UNTIL recently I have always felt that a bank called the Croquet Player described and sketched for me (after it was sold, alas!) by a friendly Chicago Dealer, would get my vote. It appeared to be a most lovely and elaborate Mechanical Bank of a Girl garbed in the full skirt of yesteryear, smacking the penny into the Bank with her Croquet mallet, after which exciting diversion she doubtless resumed her game of playing croquet and breaking hearts—but I have never seen this Bank, so I am inclined to describe it with a regretful sigh for not having been a few weeks sooner and so secured this veritable treasure for myself.

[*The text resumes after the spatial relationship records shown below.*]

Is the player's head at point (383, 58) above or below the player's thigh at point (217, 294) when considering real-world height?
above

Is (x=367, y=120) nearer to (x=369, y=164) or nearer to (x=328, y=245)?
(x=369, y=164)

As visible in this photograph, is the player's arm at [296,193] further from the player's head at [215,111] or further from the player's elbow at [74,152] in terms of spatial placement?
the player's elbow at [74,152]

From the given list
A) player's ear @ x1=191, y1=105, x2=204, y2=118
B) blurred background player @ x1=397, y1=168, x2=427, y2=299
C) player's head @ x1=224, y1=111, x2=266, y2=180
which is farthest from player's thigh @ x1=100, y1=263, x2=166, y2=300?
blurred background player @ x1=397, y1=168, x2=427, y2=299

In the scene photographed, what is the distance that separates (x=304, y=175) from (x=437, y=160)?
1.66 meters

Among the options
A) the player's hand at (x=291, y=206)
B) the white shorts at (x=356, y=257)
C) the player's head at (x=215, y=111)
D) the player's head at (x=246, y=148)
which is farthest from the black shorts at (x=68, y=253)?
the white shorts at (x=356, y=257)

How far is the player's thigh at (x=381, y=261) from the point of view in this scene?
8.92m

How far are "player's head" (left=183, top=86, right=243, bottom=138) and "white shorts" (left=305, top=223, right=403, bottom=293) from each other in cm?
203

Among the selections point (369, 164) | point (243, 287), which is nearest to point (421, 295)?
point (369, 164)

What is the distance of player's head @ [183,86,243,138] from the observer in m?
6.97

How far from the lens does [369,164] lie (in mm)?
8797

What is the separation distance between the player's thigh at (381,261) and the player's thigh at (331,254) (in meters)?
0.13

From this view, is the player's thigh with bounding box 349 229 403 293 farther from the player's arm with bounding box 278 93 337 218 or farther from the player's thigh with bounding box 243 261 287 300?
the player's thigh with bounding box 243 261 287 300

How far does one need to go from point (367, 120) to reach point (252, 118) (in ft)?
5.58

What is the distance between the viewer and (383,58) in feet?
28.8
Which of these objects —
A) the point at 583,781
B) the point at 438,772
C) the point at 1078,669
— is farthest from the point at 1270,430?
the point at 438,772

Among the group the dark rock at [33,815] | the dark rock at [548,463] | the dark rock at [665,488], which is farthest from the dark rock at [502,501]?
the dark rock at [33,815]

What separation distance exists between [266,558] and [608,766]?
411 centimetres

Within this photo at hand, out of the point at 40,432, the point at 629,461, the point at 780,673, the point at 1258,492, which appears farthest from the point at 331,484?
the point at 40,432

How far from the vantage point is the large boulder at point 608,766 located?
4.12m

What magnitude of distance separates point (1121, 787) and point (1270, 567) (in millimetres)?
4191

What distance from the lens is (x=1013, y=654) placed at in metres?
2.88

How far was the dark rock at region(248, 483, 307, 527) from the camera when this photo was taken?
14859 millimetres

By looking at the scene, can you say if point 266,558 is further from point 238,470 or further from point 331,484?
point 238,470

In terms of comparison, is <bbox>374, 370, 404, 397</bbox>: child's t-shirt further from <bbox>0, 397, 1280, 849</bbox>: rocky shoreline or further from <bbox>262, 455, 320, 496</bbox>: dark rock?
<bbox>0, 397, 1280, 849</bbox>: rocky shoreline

I will just lay it to one side, and place my money on a little known but unquestionably factory-made Bank which appeared in either catalogs or trade journals which offered it to prospective purchasers. The Bank was called Presto, and is not to be confused with the common Presto Bank of the same name, (the latter being just a little building with a drawer that jumps out to receive the coin) but the Presto that I am talking about is a building and when the coin is inserted, a mouse pops out of the roof. Through the courtesy of Dr. Corby, I am able to show a cut taken from the journal in which the advertisement appeared. This in my opinion is the rarest known factory-made Mechanical Bank (which we are certain was both offered and sold in reasonable quantities) because no single specimen of it has to my knowledge yet turned up in any collection. I should not feel at all badly if some kind soul who has one tucked away in the attic would send it to me, because it has always been my ambition to possess at least one Bank not owned by any other collector.

AS the runner-up to the Presto Bank, I unhesitatingly nominate the Freedman’s Bank. Again, through the courtesy of Dr. Corby, I am able to reproduce the dodger advertising this Bank for sale and through the good offices of Mr. Ferguson, another thirty-third degree collector, I am able to show a photograph of the remains of what was once a Freedman’s Bank. I will not apologize for the condition of this Bank, because it is, so far as we know, the only one which has survived in any condition.

As long as Banks are collected, and as long as new treasures are unearthed, unquestionably this subject of the rarest Bank will ever remain an open one, and one full to the brim of human interest and excitement. It thrills me to think that right at the moment while you are reading this article, someone is probably planning to prove to me that they have a Bank, even rarer than any that I have mentioned, a Bank meeting all requirements, and existing because they actually have it in their possession, and rarer than any of these because none of us so-called Bank experts have ever even heard of it before.

n

The Forum

Question: I have started to collect old Banks, and as the one I had when I was a girl was of an Eagle with her two young birds, who put the penny in a nest, I naturally bought this one among the first Banks I purchased. As I remember, the little birds in my bank used to squeak, when the coin dropped into the Bank, but the one I have now does not make any noise, Is this a different bank, or a later model? I would appreciate a reply.—E.L.B.

Answer: The reason your childhood bank had the little birds that squeaked or chirped when the coin was deposited was due to the fact that these Banks when they were made were equipped with a tiny bellows, and so arranged that when the Bank was operated, a sound very similar indeed to the chirping of little birds, issued from the bank. Time has doubtless taken its toll of the bellows or as it is more commonly called, the squeaker.